Lucretia goes on for dozens of stanzas about how there is so much injustice and evil and entropy lurking around everything that is perfect and beautiful in this world. She moves on to wish bad luck to those men who fuck shit up and live to regret their wrongs, especially the mightiest men whose offenses are made scandalous by their high office in life. She gets up to grab a knife, finding it ironic that she didn't want to die by his falchion but is fine with stabbing herself (yeah, girl, carrying the shame for being raped has never been a fair game). She promises her husband will never be "father" to Tarquin's rape-baby nor will she poison him with her tainted "well" (like UGH fuck the patriarchy). She reasons that her body being ruined leaves her soul to wither, so there's no point in living. But she will at least relay her story to her husband before she departs this world because fuck it, Tarquin needs to go down.

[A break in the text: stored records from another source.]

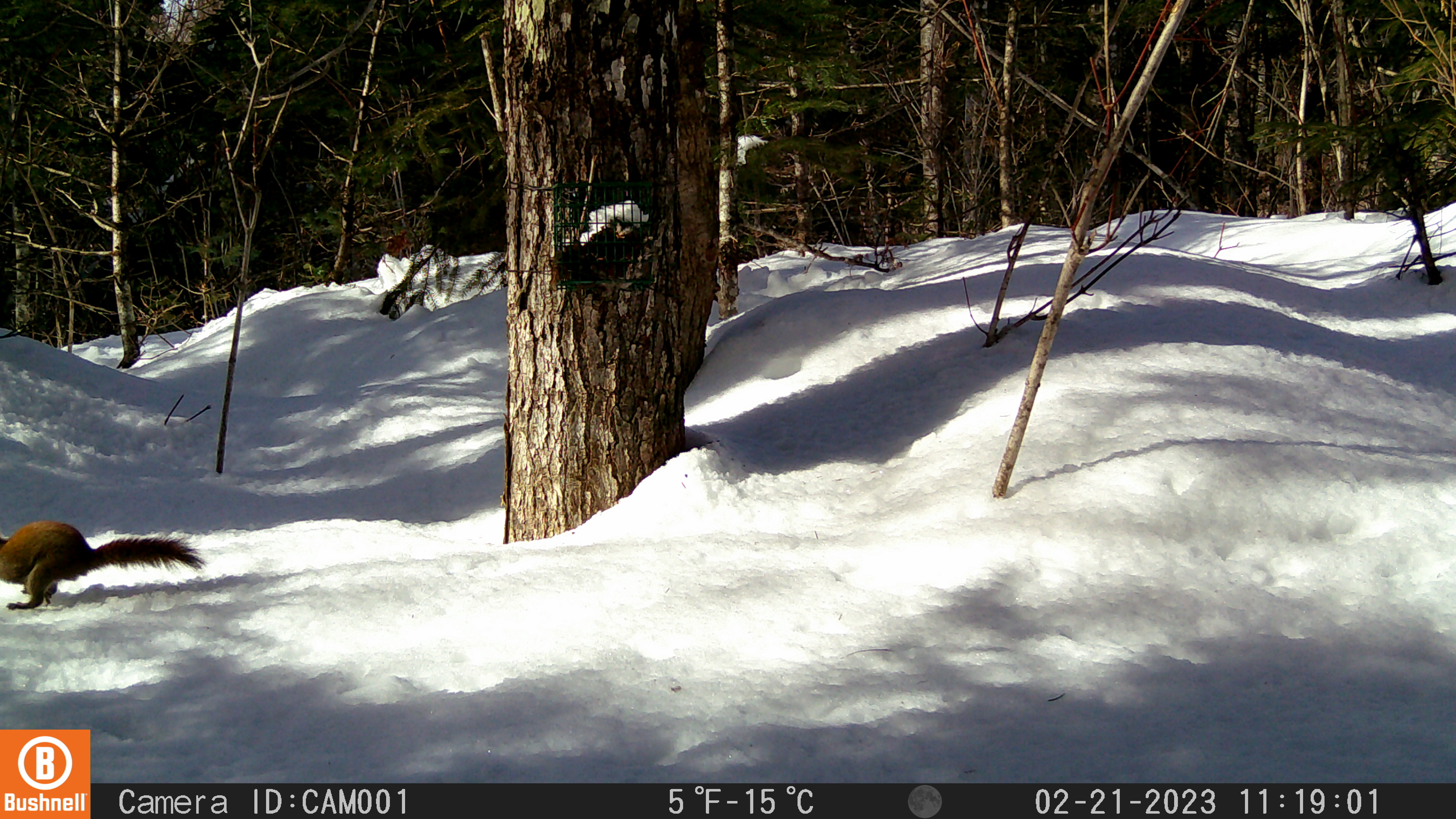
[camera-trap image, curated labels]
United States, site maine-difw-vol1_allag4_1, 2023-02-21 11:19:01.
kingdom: Animalia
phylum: Chordata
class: Mammalia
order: Rodentia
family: Sciuridae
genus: Tamiasciurus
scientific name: Tamiasciurus hudsonicus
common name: red squirrel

Lucretia calls her maid and the girl reads sorrow in her looks. She says she's been through hell and they need to summon her husband, so she asks for paper and ink so she can send a letter by messenger. As she's giving the letter to the messenger, she feels as if her "blemish" is plainly visible to him (and everyone). Meanwhile, as she waits for a response, she mulls over a particularly detailed painting that depicts some business surrounding the siege of Troy. Her thoughts land on Hecuba and her distress over Priam's death. She blames lusty Paris for stealing Helen and starting the war and causing so many people trouble over his dumbass decision. She scratches at the image of Sinon, for he betrayed Priam the same as Tarquin betrayed her.


Collatinus arrives and she can barely speak her woe at first, but she slowly and sadly goes about the task of telling it. She asks how she can make this right, but he has no words, he's so distraught. She says she will tell them who has raped her if they take revenge and she reveals that it was Tarquin. At that very moment, she pulls out a knife and stabs herself. Collatinus and his men all stand aghast as her father throws himself upon her body, saying he cannot live if she is dead. Collatinus comes out of his catatonic state and similarly "bathes" in her blood, grieving for his wife. They both vie for "best mourner" until Brutus, Collatinus' buddy, shakes Collatinus out of his madness and urges him to get up and go kill Tarquin post-haste and parade Lucretia's body around Rome to show everyone how Tarquin is a total shit and must needs be banished forever. The END.


Alrighty then, that was fun. Next week, a mixed bag of more poems, and then we finally get to the motherlode of SONNETS. I've got an entire book to read and entire app to peruse, complete with videotaped readings of each one, so I'm poised to understand the shit out of them!